When we were younger, we had time to do it all. While I can't speak for everyone, my school day felt short, and I considered after school to be the true meat of the day. I could go to the park, play Capture the Flag for hours, make it to my violin lesson, and still get groceries for whatever dessert I wanted to make that night. Back then, I had no conception of the word “college.” Now, my creative ambitions are limited, not because I lack interest, but because I lack time. I would love to dedicate significant time to music, but I only find myself having time to learn a Crosby, Stills & Nash song in between cramming for a math test and finishing an essay.

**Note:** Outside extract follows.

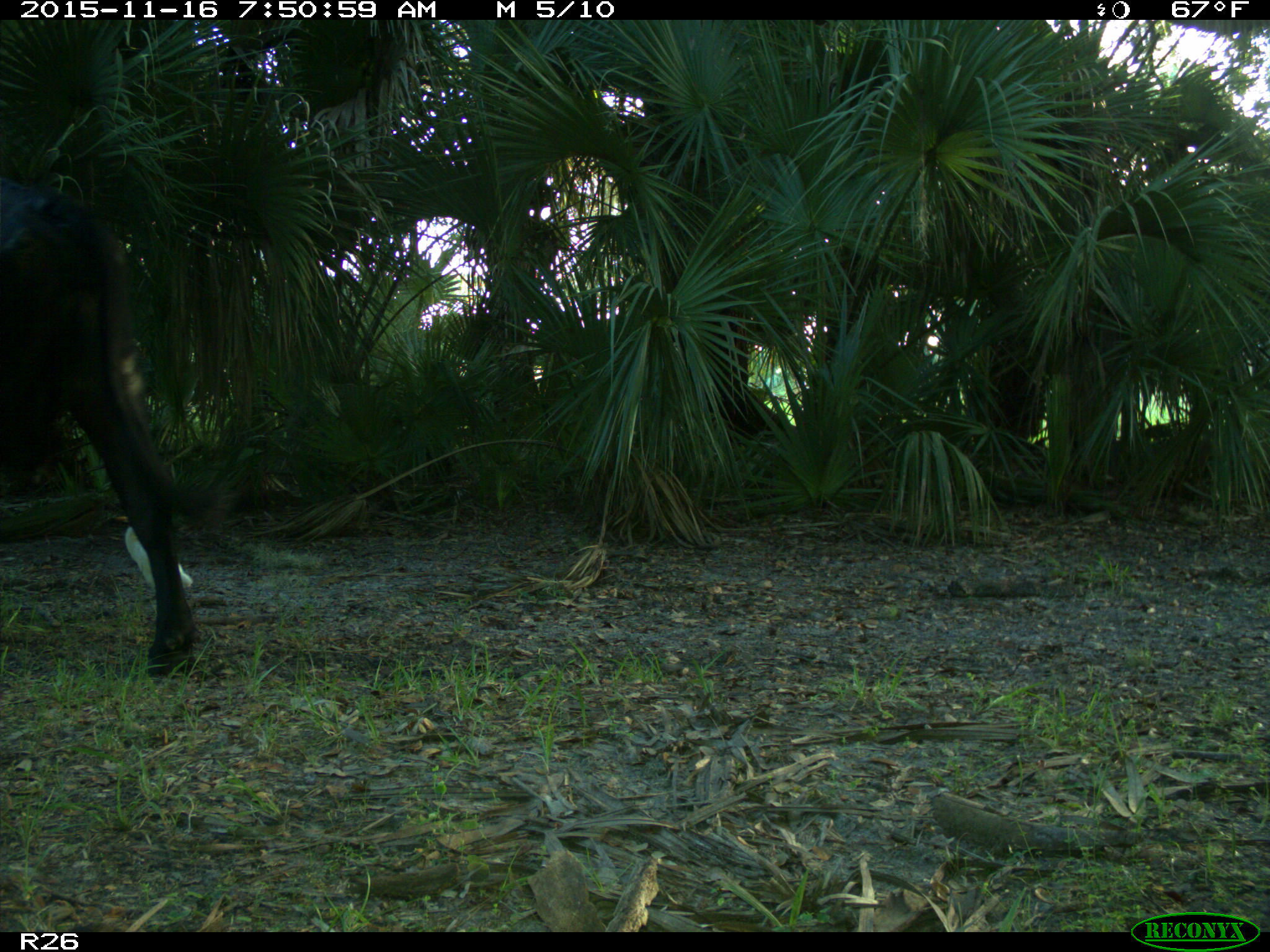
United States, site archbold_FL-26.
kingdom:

Time is a huge factor. We lose out on creativity and the things that bring us joy because of school, that much is obvious. But, possibly, the most devastating reality is that all the time we are spending, even if subconsciously, is about shaping ourselves into a viable candidate for college. But what is a viable candidate? Why do we put so much emphasis on people who view us as mere candidates for their institution, rather than growing into versions of ourselves that are personally fulfilling? My two cents: if a college accepts you for your authentic self, they’re the lucky ones, not the other way around. Colleges are lucky that we even consider them, they should be looking for students who are truly passionate and driven, not just those who look good for their institution. If we go on, in silent competition with each other and anxiety-clouded minds about making it to the “top 20”, we’re only feeding the very system that stifles individuality. Carrying the mindset that you will make do with your passions, your talents, and feel fulfilled doing what you actually like, is the kind of mindset that builds not just stronger individuals, but a more honest society.
The immense pressure surrounding college admissions has fundamentally altered how students engage with their time and their creativity. Rather than exploring passions for the sake of joy and self-exploration, we feel forced to mold ourselves into the perfect applicants. The prioritization of prestige over passion stifles originality, limiting what we allow ourselves to pursue. If we could shift our focus from crafting ideal applications to fostering genuine curiosity, perhaps we could reclaim the creativity we’ve lost to the college admissions process.